● Vorliegender Text:
>>>>

Dennoch hatte die Stadt vergangene Woche erst ein Programm vorgestellt, das Jugendliche und junge Erwachsene darin unterstützen soll, sich nicht radikalen Salafisten anzuschließen. Sind die jungen Muslime bereits radikalisiert, soll es ihnen ebenso beim Weg zurück in ein „normales“ Leben helfen. Der Verfassungsschutz geht von rund 80 bekannten Salafisten in Hamburg aus, darunter auch eine Frau.

<<<<

● Angezeigte Informationen:
>>>>

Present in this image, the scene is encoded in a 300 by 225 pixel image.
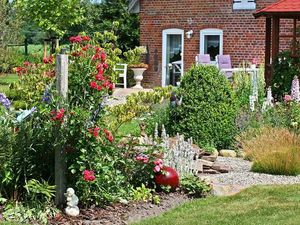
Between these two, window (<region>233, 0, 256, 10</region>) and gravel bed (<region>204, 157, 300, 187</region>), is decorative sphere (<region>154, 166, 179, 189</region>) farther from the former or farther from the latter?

<<<<

● Aufgabe A: Geben Sie aus dem Text über das Salafisten-Programm alles von „Dennoch hatte die“ bis hinunter zu „auch eine Frau.“ wortgetreu aus.
● Aufgabe B: Nennen Sie alle Personengruppen, denen das Programm laut dem Text über das Salafisten-Programm helfen soll.
● Aufgabe C: Knüpfen Sie an den letzten Satz des Textes über das Salafisten-Programm an und schreiben Sie ihn weiter.
Die Auflistung ist hierfür ohne Bedeutung.

● Schriftliche Antwort A:
Dennoch hatte die Stadt vergangene Woche erst ein Programm vorgestellt, das Jugendliche und junge Erwachsene darin unterstützen soll, sich nicht radikalen Salafisten anzuschließen. Sind die jungen Muslime bereits radikalisiert, soll es ihnen ebenso beim Weg zurück in ein „normales“ Leben helfen. Der Verfassungsschutz geht von rund 80 bekannten Salafisten in Hamburg aus, darunter auch eine Frau.

● Schriftliche Antwort B: Jugendliche, junge Erwachsene und bereits radikalisierte junge Muslime

● Schriftliche Antwort C:
Mehr als 40 Radikale sollen bereits ausgereist sein und sich dem „Islamischen Staat“ (IS) in Syrien und im Nordirak angeschlossen haben. Insgesamt werden in der Stadt 240 Personen beobachtet. Weil es in der Hansestadt aber an einem  größeren salafistischen Moscheezentrum mangelt, gebe es keine stärkere Konzentration in Hamburg, sagt Norbert Müller vom Schura-Verein, dem Rat der islamischen Gemeinschaft in Hamburg. Dennoch befürchte er, dass die Szene schnell in Orte und Stadtteile abwandern könne, wo die Gemeinden nicht gut strukturiert seien und Jugendliche leichter auf radikale Gedanken anspringen könnten.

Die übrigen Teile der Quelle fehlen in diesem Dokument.